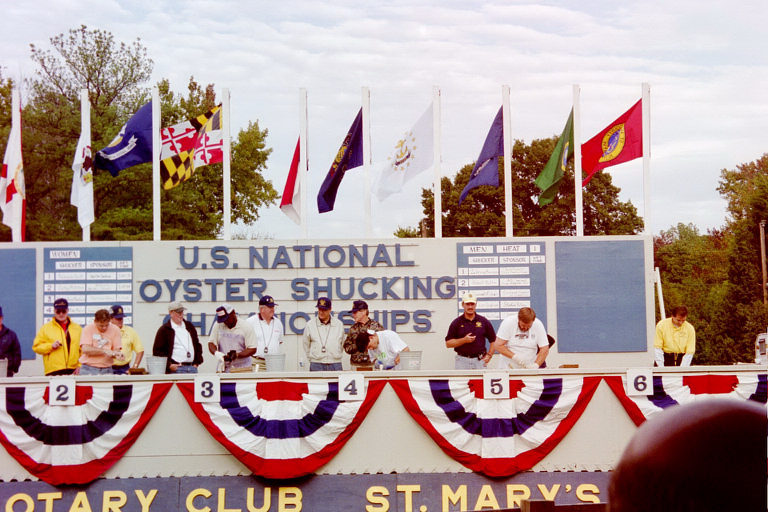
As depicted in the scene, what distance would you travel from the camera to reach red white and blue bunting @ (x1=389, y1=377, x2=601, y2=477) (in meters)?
10.7

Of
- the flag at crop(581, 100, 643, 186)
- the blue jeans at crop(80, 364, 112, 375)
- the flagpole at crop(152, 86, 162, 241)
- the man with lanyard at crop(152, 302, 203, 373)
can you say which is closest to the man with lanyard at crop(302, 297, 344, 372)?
the man with lanyard at crop(152, 302, 203, 373)

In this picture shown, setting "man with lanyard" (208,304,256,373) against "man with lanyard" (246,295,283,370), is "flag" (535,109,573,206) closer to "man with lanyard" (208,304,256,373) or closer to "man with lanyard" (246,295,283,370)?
"man with lanyard" (246,295,283,370)

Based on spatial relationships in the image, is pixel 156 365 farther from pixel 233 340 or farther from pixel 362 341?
pixel 362 341

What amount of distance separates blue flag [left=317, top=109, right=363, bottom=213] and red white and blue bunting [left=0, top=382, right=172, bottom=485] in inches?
331

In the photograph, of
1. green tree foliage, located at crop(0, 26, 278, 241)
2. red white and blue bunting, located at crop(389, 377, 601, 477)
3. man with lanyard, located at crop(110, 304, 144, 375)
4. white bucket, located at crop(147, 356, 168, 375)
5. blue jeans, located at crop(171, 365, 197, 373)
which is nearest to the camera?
red white and blue bunting, located at crop(389, 377, 601, 477)

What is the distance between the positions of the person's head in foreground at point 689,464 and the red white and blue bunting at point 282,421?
9875 mm

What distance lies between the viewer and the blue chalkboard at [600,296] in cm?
1697

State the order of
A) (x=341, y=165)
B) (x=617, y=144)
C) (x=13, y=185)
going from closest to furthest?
(x=617, y=144), (x=13, y=185), (x=341, y=165)

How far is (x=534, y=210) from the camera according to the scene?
60.2 meters

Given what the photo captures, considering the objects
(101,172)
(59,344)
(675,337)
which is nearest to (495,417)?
(675,337)

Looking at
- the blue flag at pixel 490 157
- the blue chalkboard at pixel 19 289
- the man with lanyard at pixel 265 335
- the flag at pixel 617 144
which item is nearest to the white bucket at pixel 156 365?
the man with lanyard at pixel 265 335

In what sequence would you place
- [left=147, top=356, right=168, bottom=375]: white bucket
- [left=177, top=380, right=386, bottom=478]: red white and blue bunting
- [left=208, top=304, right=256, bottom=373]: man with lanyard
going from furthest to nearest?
[left=208, top=304, right=256, bottom=373]: man with lanyard < [left=147, top=356, right=168, bottom=375]: white bucket < [left=177, top=380, right=386, bottom=478]: red white and blue bunting

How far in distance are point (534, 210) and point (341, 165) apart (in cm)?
4271

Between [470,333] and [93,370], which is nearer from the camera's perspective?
[93,370]
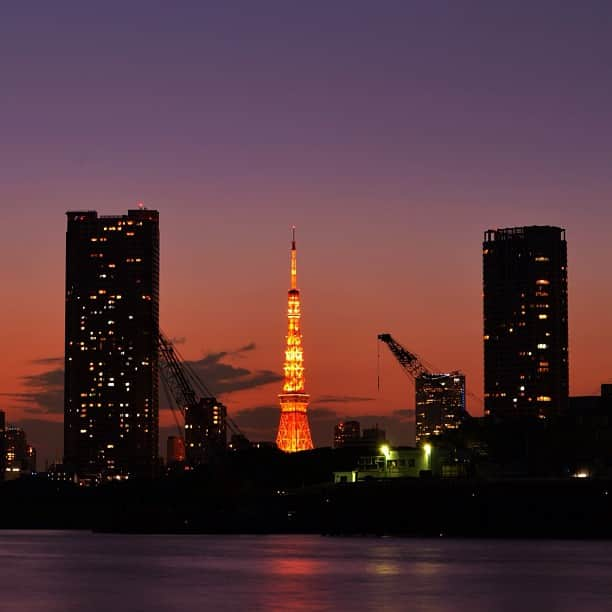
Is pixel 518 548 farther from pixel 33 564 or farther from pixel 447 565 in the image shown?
pixel 33 564

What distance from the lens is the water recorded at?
10631 cm

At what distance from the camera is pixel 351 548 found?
176 m

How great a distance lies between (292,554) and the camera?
6348 inches

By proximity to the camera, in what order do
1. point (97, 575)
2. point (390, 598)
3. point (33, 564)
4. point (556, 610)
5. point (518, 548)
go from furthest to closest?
point (518, 548)
point (33, 564)
point (97, 575)
point (390, 598)
point (556, 610)

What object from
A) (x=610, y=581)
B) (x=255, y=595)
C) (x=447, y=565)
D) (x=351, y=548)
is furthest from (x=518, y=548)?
(x=255, y=595)

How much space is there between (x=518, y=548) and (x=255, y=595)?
211ft

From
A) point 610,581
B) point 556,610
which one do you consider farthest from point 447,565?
point 556,610

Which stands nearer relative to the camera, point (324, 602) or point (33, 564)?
point (324, 602)

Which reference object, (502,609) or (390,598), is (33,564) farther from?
(502,609)

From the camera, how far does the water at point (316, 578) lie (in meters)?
106

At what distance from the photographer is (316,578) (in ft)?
417

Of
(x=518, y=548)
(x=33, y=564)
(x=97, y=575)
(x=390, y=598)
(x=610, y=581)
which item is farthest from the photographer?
(x=518, y=548)

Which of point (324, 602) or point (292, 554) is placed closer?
point (324, 602)

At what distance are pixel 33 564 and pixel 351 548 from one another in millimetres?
38113
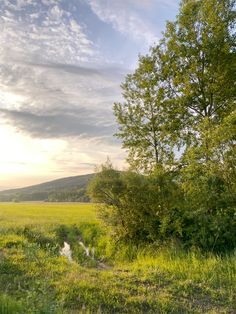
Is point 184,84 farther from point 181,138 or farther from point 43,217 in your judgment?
point 43,217

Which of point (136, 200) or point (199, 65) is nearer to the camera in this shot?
point (136, 200)

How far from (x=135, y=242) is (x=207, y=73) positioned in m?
10.9

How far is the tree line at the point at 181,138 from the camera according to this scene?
1369 centimetres

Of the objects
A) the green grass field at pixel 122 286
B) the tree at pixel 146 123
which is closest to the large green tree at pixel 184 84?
the tree at pixel 146 123

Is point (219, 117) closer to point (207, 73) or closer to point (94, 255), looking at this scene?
point (207, 73)

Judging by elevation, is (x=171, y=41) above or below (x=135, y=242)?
above

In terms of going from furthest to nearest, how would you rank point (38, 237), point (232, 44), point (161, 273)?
point (38, 237) → point (232, 44) → point (161, 273)

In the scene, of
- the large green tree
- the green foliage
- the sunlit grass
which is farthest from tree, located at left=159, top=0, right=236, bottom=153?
the sunlit grass

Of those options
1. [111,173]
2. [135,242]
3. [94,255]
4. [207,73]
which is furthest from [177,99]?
[94,255]

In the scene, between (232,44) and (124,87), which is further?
(124,87)

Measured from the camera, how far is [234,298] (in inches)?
310

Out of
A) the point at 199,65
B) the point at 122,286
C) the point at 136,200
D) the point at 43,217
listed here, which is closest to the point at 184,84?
the point at 199,65

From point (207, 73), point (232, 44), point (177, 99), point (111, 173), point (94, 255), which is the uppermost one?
point (232, 44)

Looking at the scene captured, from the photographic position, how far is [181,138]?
62.1 ft
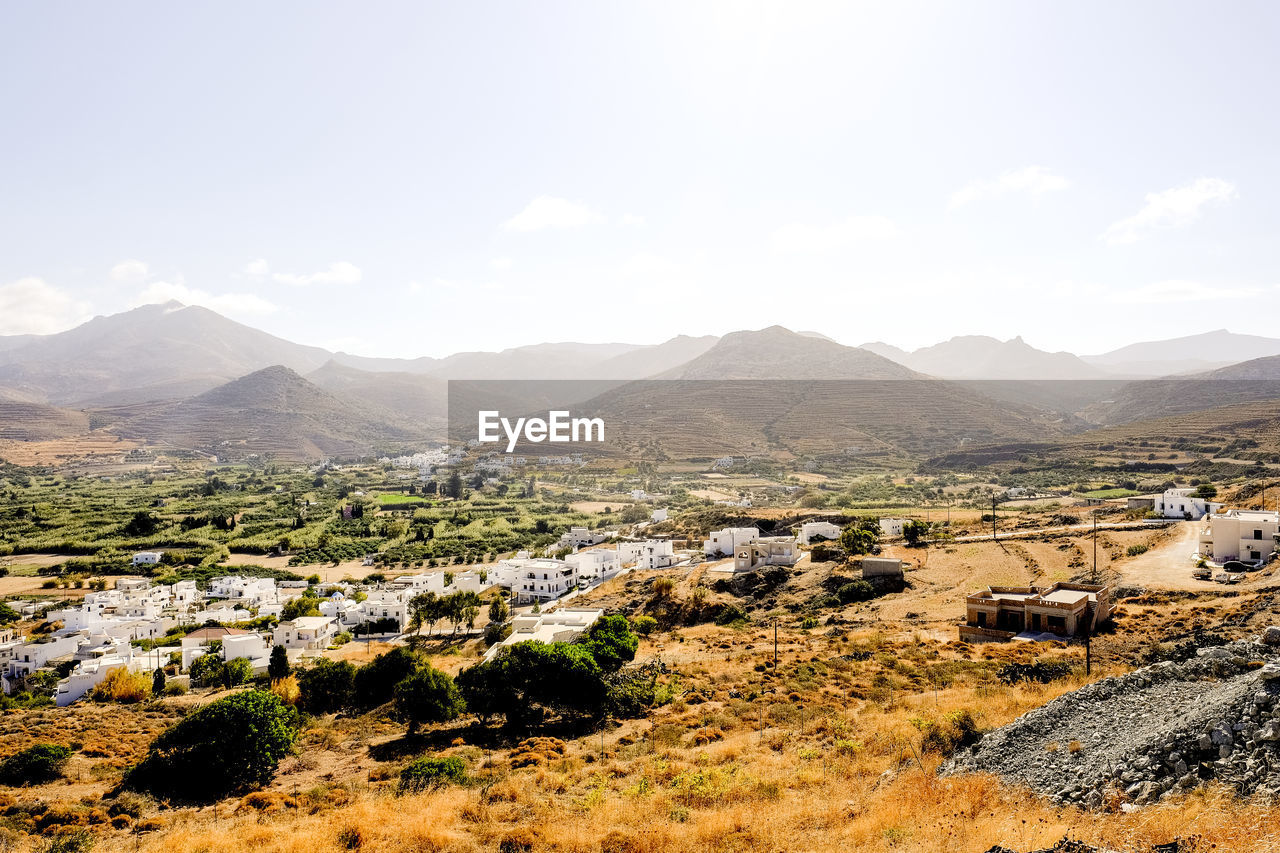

++++

> [Consignes de la tâche]: Recopiez mot pour mot les enregistrements à partir de la ligne contenant « Measured from the » jusqu'à la fin des enregistrements, cette ligne comprise. Omettez les images dans votre réponse.

> [Réponse à l'exercice]:
Measured from the camera, how far is [234,298] (in inches)?
310

Out of
A) the point at 199,65
B) the point at 122,286
C) the point at 136,200
D) the point at 43,217
listed here, which is closest to the point at 184,84?
the point at 199,65

From point (207, 73), point (232, 44), point (177, 99), point (111, 173), point (94, 255), which is the uppermost one?
point (232, 44)

Looking at the scene captured, from the photographic position, how far is [181,138]?
62.1 ft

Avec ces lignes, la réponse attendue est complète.